§ Source extract:
+++

# Re-designed Outdoor Grow Shed



## oldwomanslippers (Apr 6, 2008)

I think I have decided what I'm going to be doing in the grow-shed in my back yard.

The shed is 5' tall, 6' wide and 7 feet long.

I am going to have a mother room, a SoG room and a main-grow room.

In the mother room, I will have 4 26w blue spectrum CFLs.  The mother, which I've named Mother Superior, is currently in a 2.5 gallon pot, but will be moved into a 5 gallon bucket when the shed is finished (hopefully April 15th).

In the SoG room, which will be lit by a 150w HPS (and possibly some 2' fluorescent tubes), I am going to use a method I'm calling "Stairway to Heaven".   I will have three 8" "steps" which will hold 10 plants each.  Every three weeks, the plants will be moved up a step.  Meaning after the first 9 weeks, I should be harvesting 10 small plants every 3 weeks.

The main grow room is 6' wide and 5' long.  I'll have a 400w HPS running 6 plants in 3 gallon buckets.  The 6 plants will be the first clones taken from Mother Superior, and put onto 18/6.

+++

§ Exercise task 1:
Rewrite the part of the grow shed post that begins with the words "I am going to have" and stops after "put onto 18/6.", substituting "Big Momma" for "Mother Superior" wherever it appears.
§ Exercise task 2:
Answer these questions from the grow shed post.
(a) How tall is the shed?
(b) What light will illuminate the SoG room?
(c) How many plants will the main grow room hold, and in what size buckets?

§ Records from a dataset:

+++

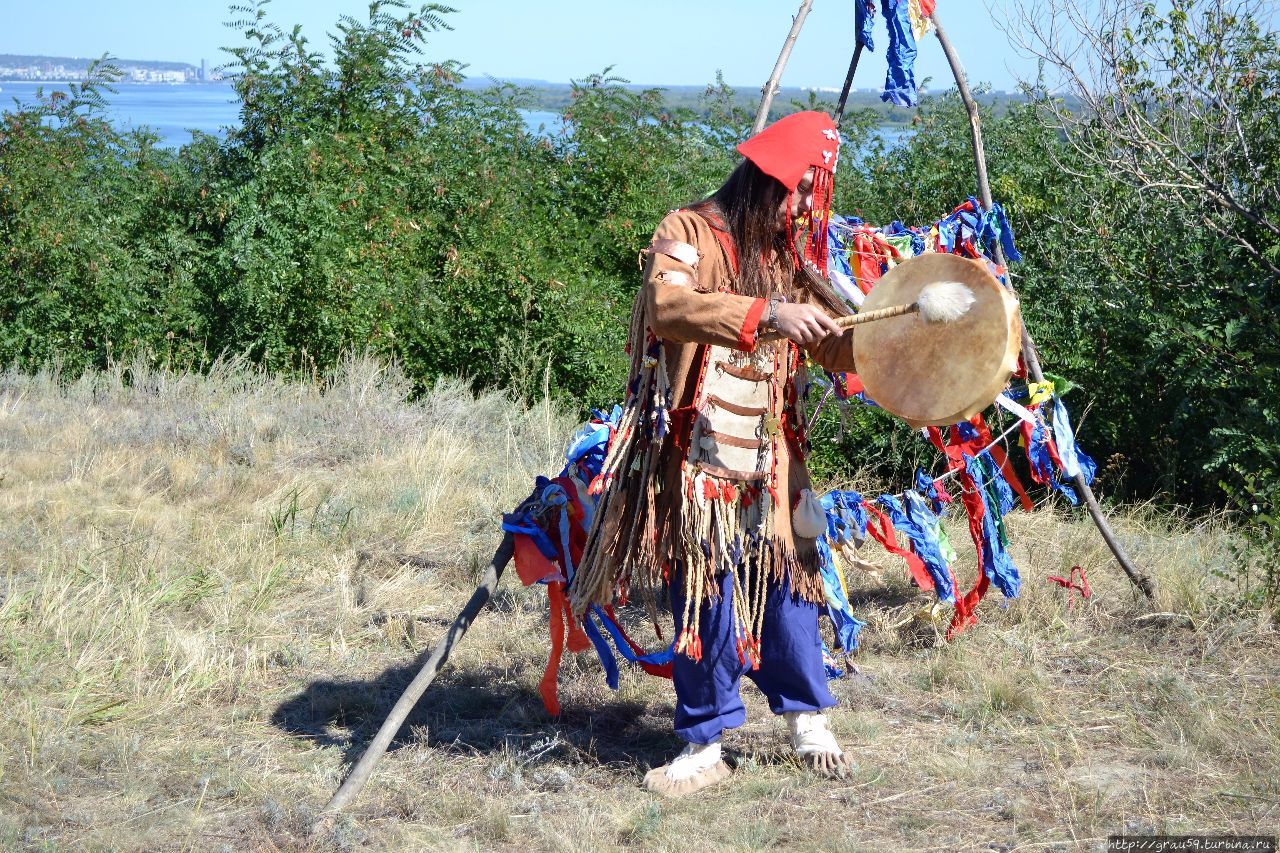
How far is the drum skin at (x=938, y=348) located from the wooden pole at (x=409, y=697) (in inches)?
46.8

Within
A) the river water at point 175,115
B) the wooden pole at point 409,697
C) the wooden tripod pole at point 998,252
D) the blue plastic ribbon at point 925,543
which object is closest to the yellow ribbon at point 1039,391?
the wooden tripod pole at point 998,252

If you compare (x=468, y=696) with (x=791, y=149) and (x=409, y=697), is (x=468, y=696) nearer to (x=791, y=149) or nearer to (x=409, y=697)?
(x=409, y=697)

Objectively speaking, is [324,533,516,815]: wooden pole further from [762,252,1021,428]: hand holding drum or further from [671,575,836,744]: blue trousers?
[762,252,1021,428]: hand holding drum

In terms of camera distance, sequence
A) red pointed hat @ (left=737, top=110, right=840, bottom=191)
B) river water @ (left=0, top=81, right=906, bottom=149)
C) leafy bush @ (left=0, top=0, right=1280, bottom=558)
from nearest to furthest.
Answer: red pointed hat @ (left=737, top=110, right=840, bottom=191)
leafy bush @ (left=0, top=0, right=1280, bottom=558)
river water @ (left=0, top=81, right=906, bottom=149)

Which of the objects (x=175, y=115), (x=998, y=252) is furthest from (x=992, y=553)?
(x=175, y=115)

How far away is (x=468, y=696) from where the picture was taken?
3.90 meters

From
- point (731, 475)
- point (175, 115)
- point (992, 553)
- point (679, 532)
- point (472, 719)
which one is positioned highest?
point (175, 115)

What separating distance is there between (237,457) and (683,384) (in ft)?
11.1

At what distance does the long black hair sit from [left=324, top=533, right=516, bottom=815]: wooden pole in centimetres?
104

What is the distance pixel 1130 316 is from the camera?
19.9ft

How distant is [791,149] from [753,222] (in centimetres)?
21

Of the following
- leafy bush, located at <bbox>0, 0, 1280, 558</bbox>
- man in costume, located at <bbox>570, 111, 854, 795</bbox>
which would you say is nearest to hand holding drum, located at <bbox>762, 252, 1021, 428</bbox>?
man in costume, located at <bbox>570, 111, 854, 795</bbox>

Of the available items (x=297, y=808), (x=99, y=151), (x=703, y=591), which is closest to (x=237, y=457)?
(x=297, y=808)

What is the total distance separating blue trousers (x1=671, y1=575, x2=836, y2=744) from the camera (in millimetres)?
3256
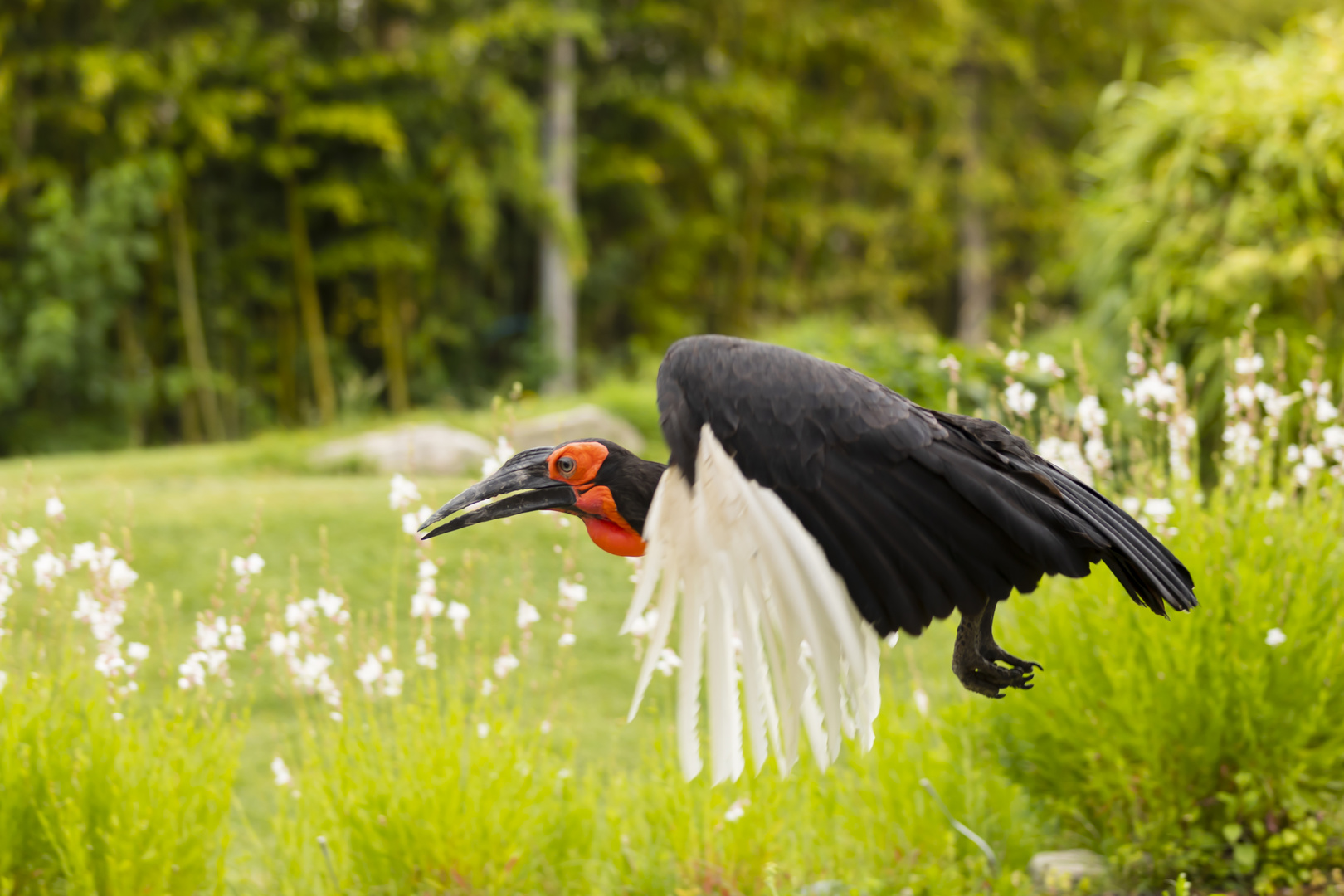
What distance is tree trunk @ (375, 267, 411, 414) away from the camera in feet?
28.9

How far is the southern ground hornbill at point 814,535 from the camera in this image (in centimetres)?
127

+++

§ Expected output 1:
I am going to have a mother room, a SoG room and a main-grow room.

In the mother room, I will have 4 26w blue spectrum CFLs.  The mother, which I've named Big Momma, is currently in a 2.5 gallon pot, but will be moved into a 5 gallon bucket when the shed is finished (hopefully April 15th).

In the SoG room, which will be lit by a 150w HPS (and possibly some 2' fluorescent tubes), I am going to use a method I'm calling "Stairway to Heaven".   I will have three 8" "steps" which will hold 10 plants each.  Every three weeks, the plants will be moved up a step.  Meaning after the first 9 weeks, I should be harvesting 10 small plants every 3 weeks.

The main grow room is 6' wide and 5' long.  I'll have a 400w HPS running 6 plants in 3 gallon buckets.  The 6 plants will be the first clones taken from Big Momma, and put onto 18/6.

§ Expected output 2:
(a) 5 feet.
(b) A 150w HPS, possibly with some 2' fluorescent tubes.
(c) 6 plants, in 3 gallon buckets.